3.0 – what our users think
3. April 2009
After reading the 3.0 plan of the release-team I was curious what the end-users would say. It is rather difficult to find out because there is no average end-user. Anyway, I tried to summarize opinions from two popular german computer magazines:
- Heise-online: The biggest computer magazine in Germany (online and offline). They feature a rather big and detailed article on GNOME 3.0.
- Pro-Linux News: This is a non-profit Linux News site. Their article is smaller and the Nerd-factor of the readers is certainly a bit higher here.
Apart from some more off-topic posts (GNOME vs. KDE, MacOS is the only real thing, etc.) on the Pro-Linux board the reactions were quite similar with those main points:
- Don’t make it a KDE 4.0! People rely on a stable desktop…

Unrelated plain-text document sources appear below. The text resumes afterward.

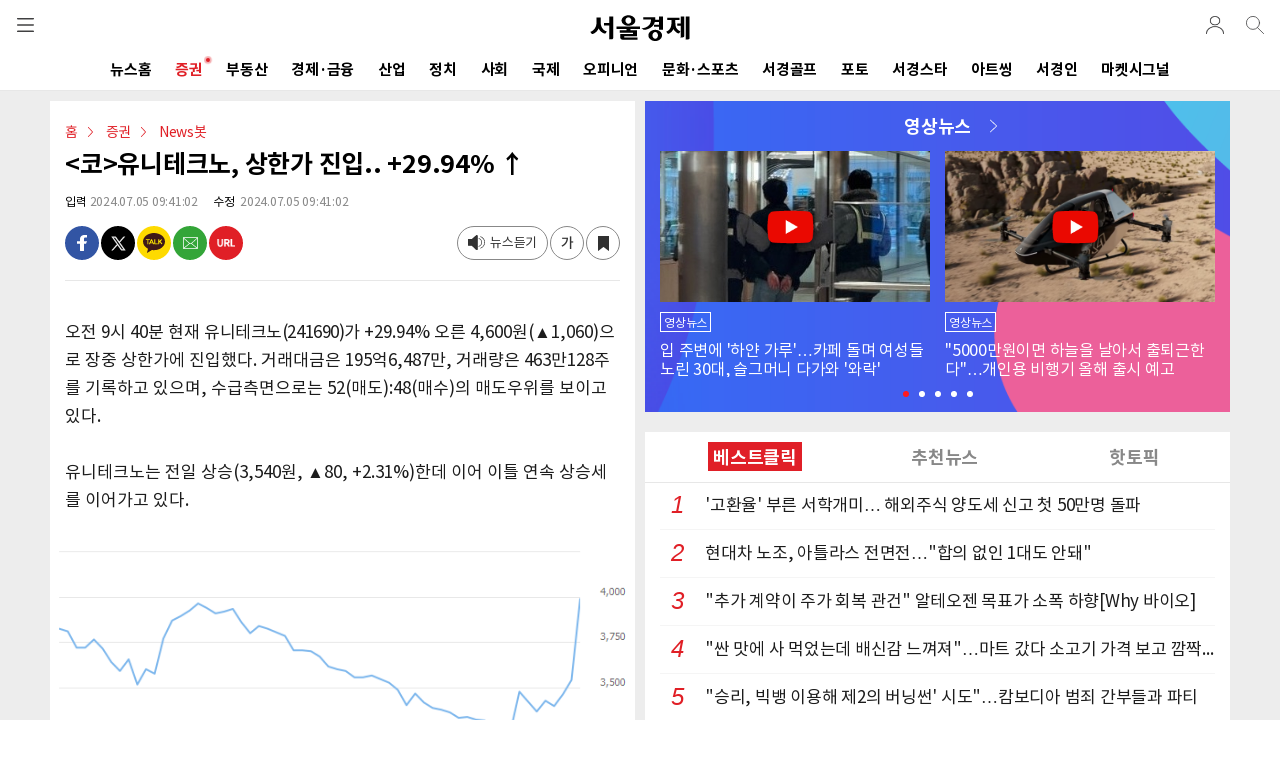

--- FILE ---
content_type: text/html; charset=utf-8
request_url: https://www.google.com/recaptcha/api2/aframe
body_size: 265
content:
<!DOCTYPE HTML><html><head><meta http-equiv="content-type" content="text/html; charset=UTF-8"></head><body><script nonce="4cSawap0_nDORaLDECpwOw">/** Anti-fraud and anti-abuse applications only. See google.com/recaptcha */ try{var clients={'sodar':'https://pagead2.googlesyndication.com/pagead/sodar?'};window.addEventListener("message",function(a){try{if(a.source===window.parent){var b=JSON.parse(a.data);var c=clients[b['id']];if(c){var d=document.createElement('img');d.src=c+b['params']+'&rc='+(localStorage.getItem("rc::a")?sessionStorage.getItem("rc::b"):"");window.document.body.appendChild(d);sessionStorage.setItem("rc::e",parseInt(sessionStorage.getItem("rc::e")||0)+1);localStorage.setItem("rc::h",'1769095780408');}}}catch(b){}});window.parent.postMessage("_grecaptcha_ready", "*");}catch(b){}</script></body></html>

- This looks interesting and cool! GNOME really needed some revamp…
- Hmm, I cannot see why this is better than now – do we need it?
The rest of the comments are mostly based on misunderstandings (heise writes that “Zeitgeinst” will replace Nautilus which is simply untrue). Funny enough though, quite a lot of people comment that they liked our little steps in 2.x a lot which most sums up with point 1. These was much less critism than I expected actually and instead people applaud us for the work in the past years.
Of course this is no representative review about user comments, it is just a small limited summary (only German, people who are really interested in computing). In the end I think we seem to do well, but should mind the three points raised: Make it stable, make it cool, make it useful!
3. April 2009 at 1:46
I’m by no means an ordinary user, but I was expecting to see something about desktop-wide integration via dbus so as to make it easier to integrate various components and therefore make the system as a whole better.
(Then again, I’d also like to see Evolution go away in favour of “just an email client”, “just a contacts manager”, etc.)
3. April 2009 at 3:05
The first point seems to be the most common one I see from actual Gnome users, which is understandable – KDE4 was a big step forward, but also a very disruptive one, both for users and for developers.
Fortunately, what I’ve read so far on the Gnome 3 plans are fairly reassuring, in that much of it seems to remain evolutionary in nature – old APIs are being deprecated and removed, but code targeting current Gnome should continue to work with 3.0. So once released, it should be a lot more stable than KDE4 was, since the underlying changes aren’t anywhere near as severe.
As for UI, I’ve not looked closely enough at the new shell to really appreciate what’s changing there, but I’ll certainly be keeping an eye on progress over the next year…
3. April 2009 at 8:21
Can please someone tell the Zeitgeist guys that it’s a bad idea to show all your warez in a public screencast? Esspecially when your tool is about to become a part of GNOME. It can become a PR nightmare and it’s very unprofessional. It makes GNOME look like being “clicked together” by some not-too-smart highschool kids.
3. April 2009 at 9:30
I agree with 1 and 2, but not the last one, I can definitely see a good reason to evolve.